Scientists continue to expand the technological frontiers of CRISPR, along with its enormous potential, in areas ranging from human health to global food supplies. Such is the case with CRISPR-based gene drives, a genetic editing tool designed to influence how genetic elements are passed from one generation to the next.
Gene drives designed for mosquitoes have the potential to curb the spread of malarial infections that cause hundreds of thousands of deaths each year, yet safety issues have been raised since such drives can spread quickly and dominate entire populations. Scientists have explored the principles governing the spread of gene-drive elements in targeted populations such as mosquitoes by testing many different combinations of components that constitute the drive apparatus. They have found, however, that there’s still more to explore and key questions remain.
In the journal Nature Communications, University of California San Diego researchers led by former Postdoctoral Scholar Gerard Terradas together with Postdoctoral Scholar Zhiqian Li and Professor Ethan Bier, in close collaboration with UC Berkeley graduate student Jared Bennett and Associate Professor John Marshall, describe the development of a new system for testing and developing gene drives in the laboratory and safely converting them into tools for potential real-world applications.
“These studies both empower new engineering of gene-drive systems while providing important information regarding how to assess and analyze key interactions between their most important moving parts,” said Bier, a faculty member in the School of Biological Sciences, Department of Cell and Developmental Biology.
CRISPR-based gene drives feature a protein called a Cas9 endonuclease and a guide RNA molecule that join forces to direct DNA cuts to specific sites in the genome where new genetic elements can be inserted. As the DNA repairs these cuts, the new genetic elements are copied from one chromosome to another, resulting in offspring that exceed the standard 50-50 percent inheritance, instead favoring the newly inserted genetic elements.
Gene drives come in two “flavors.” Full gene drives (fGDs) carry both the Cas9 and guide RNA components in a linked unitary package. In contrast, split drives (sGDs) consist of two genetic elements that separately carry the Cas9 and guide RNA components and are inserted at different sites in the genome. sGDs are considered to be safer than fGDs since it is possible to control and test the components carried by each of the elements separately or under conditions where they gradually amplify the frequency of the gRNA component. Researchers design the two elements to eventually reconnect in order to deliver the effects of a full gene drive.
In the case of eradicating malaria, full gene drives have created considerable enthusiasm due to their potential as vehicles to transfer elements that halt the transmission of malarial parasites that cause infection. But fGDs have also raised concerns due to their potential to rapidly spread and potentially alter the genetic makeup of entire mosquito populations.
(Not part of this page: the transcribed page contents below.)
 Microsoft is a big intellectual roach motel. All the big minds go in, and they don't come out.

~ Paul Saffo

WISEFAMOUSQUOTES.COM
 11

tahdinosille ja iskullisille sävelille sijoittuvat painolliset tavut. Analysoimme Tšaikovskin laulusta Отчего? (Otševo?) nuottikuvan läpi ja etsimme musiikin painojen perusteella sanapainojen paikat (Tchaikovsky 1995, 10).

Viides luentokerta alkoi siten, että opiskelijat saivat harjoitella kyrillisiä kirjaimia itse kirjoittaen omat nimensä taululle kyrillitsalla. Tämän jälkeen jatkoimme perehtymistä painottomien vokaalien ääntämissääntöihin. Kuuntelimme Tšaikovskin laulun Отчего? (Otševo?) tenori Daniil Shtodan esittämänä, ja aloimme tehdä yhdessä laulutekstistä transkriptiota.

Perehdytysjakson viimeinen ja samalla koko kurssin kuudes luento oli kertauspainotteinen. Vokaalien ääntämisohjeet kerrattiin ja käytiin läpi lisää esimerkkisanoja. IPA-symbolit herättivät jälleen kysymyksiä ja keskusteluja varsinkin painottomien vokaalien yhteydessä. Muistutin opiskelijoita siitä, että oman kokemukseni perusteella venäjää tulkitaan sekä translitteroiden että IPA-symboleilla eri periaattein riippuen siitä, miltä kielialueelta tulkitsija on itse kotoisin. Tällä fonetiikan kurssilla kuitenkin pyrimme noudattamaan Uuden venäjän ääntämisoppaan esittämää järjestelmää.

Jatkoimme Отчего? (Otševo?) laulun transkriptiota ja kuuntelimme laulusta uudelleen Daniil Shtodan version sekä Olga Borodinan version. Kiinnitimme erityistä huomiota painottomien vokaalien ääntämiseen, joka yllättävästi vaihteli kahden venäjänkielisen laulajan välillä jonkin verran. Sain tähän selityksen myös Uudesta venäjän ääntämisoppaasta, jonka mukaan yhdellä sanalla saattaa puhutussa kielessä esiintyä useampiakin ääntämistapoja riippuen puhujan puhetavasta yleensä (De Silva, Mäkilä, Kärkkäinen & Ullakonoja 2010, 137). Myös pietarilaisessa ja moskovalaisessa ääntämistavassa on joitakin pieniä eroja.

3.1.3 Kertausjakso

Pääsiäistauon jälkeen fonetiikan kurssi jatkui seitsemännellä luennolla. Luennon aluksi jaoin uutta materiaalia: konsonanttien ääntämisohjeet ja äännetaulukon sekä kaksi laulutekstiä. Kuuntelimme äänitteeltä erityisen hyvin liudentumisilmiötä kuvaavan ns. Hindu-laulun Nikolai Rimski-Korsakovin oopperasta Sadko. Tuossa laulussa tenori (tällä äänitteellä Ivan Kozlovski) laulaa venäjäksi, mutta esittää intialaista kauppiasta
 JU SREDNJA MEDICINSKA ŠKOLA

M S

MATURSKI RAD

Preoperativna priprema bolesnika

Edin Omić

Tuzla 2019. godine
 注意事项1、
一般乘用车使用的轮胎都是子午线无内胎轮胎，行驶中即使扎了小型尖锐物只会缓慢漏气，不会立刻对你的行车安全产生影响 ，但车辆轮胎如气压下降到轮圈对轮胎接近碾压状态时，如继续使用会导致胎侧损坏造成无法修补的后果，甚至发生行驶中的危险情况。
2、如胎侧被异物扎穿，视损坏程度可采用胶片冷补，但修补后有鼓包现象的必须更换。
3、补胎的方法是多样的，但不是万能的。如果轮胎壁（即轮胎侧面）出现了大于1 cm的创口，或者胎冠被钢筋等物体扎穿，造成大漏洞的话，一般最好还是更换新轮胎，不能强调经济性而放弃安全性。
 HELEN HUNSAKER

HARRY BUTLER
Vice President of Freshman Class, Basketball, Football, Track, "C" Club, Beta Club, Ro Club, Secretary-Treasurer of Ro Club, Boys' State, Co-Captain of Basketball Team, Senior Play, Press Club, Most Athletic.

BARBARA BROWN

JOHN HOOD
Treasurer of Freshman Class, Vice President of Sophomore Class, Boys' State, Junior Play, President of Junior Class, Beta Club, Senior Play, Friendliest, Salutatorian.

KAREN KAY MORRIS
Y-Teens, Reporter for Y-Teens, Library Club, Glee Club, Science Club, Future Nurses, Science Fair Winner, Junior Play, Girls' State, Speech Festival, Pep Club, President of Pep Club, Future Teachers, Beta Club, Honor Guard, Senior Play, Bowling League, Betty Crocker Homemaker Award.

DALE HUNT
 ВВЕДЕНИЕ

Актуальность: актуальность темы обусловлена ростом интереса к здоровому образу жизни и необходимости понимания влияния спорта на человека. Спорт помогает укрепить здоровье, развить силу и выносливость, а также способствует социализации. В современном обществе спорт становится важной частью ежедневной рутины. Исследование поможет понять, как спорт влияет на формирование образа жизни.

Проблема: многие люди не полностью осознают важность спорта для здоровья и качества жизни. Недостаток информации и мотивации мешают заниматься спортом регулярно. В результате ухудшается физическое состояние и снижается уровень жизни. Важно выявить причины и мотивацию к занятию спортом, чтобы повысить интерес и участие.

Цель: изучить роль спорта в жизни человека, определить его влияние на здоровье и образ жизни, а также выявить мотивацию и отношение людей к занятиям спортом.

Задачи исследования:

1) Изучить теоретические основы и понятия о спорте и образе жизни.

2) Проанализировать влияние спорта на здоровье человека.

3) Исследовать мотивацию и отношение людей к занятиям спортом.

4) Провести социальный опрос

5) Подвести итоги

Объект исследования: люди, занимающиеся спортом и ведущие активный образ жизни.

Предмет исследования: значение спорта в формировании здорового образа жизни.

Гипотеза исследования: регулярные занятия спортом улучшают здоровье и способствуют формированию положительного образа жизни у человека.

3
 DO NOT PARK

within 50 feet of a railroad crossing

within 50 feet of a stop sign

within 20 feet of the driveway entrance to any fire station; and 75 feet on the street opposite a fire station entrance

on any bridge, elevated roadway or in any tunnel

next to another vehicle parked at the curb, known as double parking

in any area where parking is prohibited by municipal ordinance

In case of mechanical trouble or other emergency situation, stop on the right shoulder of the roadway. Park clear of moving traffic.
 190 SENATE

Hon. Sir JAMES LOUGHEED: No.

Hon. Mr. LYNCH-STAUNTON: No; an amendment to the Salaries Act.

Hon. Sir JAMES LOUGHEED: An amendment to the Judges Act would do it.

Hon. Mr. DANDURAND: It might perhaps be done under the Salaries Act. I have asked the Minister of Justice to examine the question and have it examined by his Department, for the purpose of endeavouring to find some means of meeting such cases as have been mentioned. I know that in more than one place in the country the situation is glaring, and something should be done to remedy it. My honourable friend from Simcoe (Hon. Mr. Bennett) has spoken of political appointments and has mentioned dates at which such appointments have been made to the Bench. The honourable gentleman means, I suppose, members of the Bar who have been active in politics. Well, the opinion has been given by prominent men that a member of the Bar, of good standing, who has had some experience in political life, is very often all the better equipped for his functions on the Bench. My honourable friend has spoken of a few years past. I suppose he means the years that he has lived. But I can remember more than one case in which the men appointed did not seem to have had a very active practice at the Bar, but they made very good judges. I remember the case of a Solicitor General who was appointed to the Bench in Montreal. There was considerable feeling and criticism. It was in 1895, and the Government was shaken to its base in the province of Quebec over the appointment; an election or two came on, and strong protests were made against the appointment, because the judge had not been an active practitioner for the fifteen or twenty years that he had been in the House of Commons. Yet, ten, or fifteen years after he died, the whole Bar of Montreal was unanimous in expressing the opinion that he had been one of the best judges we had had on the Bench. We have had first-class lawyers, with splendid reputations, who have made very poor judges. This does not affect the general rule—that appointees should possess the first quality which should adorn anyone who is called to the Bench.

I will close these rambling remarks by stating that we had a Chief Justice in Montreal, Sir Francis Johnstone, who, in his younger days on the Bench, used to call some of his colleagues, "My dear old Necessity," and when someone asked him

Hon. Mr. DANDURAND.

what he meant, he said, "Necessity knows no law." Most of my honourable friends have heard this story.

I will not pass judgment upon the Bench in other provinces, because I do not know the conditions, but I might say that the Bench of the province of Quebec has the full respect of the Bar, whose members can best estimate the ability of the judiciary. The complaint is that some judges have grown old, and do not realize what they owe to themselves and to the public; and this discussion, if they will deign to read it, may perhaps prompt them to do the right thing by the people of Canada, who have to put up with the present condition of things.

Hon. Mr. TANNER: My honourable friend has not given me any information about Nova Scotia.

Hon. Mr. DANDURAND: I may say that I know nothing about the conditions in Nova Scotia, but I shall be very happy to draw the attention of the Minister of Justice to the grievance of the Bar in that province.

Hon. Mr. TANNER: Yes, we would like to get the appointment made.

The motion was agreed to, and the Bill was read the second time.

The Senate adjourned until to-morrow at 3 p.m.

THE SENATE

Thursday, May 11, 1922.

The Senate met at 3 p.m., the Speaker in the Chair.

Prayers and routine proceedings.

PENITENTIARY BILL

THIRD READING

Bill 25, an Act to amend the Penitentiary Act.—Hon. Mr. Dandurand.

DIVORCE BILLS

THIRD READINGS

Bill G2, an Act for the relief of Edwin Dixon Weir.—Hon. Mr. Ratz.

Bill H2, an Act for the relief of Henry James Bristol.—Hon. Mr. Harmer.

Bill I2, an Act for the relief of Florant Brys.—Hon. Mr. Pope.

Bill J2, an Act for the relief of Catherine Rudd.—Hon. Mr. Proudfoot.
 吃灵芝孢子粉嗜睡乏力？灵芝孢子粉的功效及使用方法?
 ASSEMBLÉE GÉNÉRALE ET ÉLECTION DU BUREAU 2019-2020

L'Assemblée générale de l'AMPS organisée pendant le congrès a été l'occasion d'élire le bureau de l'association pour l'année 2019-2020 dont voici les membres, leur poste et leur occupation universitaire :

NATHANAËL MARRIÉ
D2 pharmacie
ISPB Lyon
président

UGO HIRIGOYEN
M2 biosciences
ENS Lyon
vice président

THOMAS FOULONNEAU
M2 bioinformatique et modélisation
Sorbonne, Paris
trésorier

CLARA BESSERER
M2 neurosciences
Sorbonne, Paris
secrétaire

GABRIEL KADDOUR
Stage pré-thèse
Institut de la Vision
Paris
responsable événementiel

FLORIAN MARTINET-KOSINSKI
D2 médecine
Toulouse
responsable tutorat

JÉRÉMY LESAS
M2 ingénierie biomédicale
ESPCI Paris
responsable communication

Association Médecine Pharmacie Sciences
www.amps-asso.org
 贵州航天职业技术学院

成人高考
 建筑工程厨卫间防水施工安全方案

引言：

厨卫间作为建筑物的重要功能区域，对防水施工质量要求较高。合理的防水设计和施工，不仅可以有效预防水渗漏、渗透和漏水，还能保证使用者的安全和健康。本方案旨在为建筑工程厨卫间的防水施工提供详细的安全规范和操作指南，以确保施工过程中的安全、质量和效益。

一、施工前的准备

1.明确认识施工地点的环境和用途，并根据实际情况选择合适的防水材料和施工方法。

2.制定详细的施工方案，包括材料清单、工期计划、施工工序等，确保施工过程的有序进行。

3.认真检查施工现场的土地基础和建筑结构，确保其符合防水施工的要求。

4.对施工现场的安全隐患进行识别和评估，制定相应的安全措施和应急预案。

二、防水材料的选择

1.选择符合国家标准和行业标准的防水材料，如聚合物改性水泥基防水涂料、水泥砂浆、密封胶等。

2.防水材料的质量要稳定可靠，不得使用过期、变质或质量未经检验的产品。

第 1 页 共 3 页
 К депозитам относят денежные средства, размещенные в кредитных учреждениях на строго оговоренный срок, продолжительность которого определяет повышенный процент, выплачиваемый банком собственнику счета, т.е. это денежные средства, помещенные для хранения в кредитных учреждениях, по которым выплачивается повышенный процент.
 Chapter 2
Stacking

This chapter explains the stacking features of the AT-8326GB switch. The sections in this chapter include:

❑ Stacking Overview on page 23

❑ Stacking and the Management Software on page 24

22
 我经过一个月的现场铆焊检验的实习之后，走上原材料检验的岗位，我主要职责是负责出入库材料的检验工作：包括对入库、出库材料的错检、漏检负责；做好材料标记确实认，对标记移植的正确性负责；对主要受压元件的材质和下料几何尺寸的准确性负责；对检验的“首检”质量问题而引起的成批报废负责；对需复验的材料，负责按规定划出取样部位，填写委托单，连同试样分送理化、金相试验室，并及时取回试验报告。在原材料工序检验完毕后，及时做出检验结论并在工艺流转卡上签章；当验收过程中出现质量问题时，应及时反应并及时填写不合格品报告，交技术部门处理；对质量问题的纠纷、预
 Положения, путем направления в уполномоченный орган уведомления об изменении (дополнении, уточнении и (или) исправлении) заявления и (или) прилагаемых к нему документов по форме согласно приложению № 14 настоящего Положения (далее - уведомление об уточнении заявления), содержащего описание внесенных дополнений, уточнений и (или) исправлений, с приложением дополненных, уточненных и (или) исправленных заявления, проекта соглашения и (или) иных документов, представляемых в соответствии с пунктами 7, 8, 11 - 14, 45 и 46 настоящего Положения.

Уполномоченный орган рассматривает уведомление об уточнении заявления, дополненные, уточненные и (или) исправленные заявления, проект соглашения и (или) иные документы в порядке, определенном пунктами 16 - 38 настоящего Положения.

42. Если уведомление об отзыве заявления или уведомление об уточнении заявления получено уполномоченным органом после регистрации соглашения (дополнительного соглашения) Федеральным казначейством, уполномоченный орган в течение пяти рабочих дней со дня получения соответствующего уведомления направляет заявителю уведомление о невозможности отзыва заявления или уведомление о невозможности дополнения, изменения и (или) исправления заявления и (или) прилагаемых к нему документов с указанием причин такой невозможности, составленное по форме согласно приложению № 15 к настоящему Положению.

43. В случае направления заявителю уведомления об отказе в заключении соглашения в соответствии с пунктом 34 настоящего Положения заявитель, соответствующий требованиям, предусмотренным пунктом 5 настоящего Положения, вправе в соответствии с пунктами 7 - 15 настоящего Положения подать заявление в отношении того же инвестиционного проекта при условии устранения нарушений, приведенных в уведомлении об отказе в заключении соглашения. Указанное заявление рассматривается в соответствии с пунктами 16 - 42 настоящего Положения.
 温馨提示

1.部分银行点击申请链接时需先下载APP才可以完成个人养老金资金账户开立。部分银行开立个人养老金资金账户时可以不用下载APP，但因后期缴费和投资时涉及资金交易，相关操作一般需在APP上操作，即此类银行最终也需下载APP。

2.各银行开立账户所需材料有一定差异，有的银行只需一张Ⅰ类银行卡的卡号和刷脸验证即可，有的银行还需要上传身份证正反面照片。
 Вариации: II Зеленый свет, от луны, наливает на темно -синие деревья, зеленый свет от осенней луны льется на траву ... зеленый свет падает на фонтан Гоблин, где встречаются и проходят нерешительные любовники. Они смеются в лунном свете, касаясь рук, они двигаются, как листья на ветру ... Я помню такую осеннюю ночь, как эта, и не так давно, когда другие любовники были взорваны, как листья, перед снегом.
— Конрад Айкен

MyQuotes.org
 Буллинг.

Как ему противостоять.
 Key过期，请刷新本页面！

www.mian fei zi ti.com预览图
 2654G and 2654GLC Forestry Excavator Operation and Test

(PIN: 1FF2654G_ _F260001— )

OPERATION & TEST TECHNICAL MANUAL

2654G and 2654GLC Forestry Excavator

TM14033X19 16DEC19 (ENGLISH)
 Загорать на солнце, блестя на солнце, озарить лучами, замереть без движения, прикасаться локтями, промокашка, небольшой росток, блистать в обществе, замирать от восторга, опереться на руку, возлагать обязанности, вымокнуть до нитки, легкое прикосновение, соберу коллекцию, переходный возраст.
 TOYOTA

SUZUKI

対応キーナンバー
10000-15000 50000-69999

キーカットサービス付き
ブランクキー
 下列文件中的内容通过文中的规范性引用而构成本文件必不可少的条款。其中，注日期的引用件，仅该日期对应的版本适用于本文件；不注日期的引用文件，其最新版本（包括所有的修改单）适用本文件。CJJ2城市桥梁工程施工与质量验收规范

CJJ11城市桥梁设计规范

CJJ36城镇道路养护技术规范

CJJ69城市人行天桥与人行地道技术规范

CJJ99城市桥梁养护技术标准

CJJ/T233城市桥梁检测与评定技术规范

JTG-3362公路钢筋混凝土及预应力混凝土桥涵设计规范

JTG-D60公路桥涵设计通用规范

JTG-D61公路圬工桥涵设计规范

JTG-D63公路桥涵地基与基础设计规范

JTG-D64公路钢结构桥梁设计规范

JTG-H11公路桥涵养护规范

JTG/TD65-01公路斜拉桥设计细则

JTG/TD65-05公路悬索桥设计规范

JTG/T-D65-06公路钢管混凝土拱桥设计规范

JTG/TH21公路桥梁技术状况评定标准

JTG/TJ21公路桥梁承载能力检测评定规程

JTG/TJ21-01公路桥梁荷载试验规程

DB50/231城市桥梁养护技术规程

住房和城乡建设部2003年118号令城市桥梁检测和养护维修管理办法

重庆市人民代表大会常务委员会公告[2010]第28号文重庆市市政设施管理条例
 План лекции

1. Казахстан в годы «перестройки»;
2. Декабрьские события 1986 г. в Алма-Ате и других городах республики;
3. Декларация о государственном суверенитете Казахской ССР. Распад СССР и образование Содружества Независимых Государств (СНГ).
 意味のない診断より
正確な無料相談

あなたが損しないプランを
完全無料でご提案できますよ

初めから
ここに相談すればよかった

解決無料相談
Experimenting with fGDs requires high-security barriers and restrictions to prevent unintended escape of insects carrying such drives into the open environment.
This is not the case with split gene drives. Because the key elements are separate, sGDs carry far less risk of unintentional spread and researchers hold much more control for their safe manipulation. Experiments with sGDs can be conducted in traditional lab facilities, thus allowing much more flexibility for testing their potential.
Scientists have been challenged, however, in developing systems that effectively convert sGDs into fully functioning fGDs. One challenge faced by current conversion of sGD systems into fGDs is that they rely on two separate genetic components, each of which must manifest efficient drive properties.
Now, UC San Diego scientists who have recently pioneered gene drive development and related technologies have created a flexible genetic “hacking” system for converting sGDs into fGDs. Working in fruit flies, the researchers developed a novel genetic strategy that employs a specially designed guide RNA carried by the Cas9 part of the sGD. This hacking tool cuts the copying component of the sGD and triggers a genetic exchange, or “recombination event,” that inserts the Cas9 into the element carrying the guide RNA, resulting in the creation of a fully functioning fGD.
“First, and most importantly, the study provides proof-of-principle for the agile genetic conversion of an sGD into an fGD, which should greatly aid in the testing and development of new optimized gene-drive systems,” said paper first author Terradas, who is now based at Penn State University.
Once the researchers developed their new sGD-to-fGD hacking system, some surprising results began to emerge. The newly hacked fGD spread through populations of flies in cage experiments, as expected. However, the rate at which it spreads was unexpectedly slower than models had predicted for a traditional fGD.
Research collaborators Bennett and Marshall developed a mathematical model that provided an explanation. Their model revealed that during the hacking conversion, fGDs impose a greater fitness cost on individual flies than sGDs alone. This fitness cost, which unfolds when the drive element copies itself, vanished after acting on all potential target chromosomes in the population.
“The study reveals unanticipated complexities in how gene-drive components work together, revealing that one cannot simply assume how separate components may interact when brought together,” said Bennett.
The Nature Communications paper’s full author list: Gerard Terradas, Jared Bennett, Zhiqian Li, John Marshall and Ethan Bier.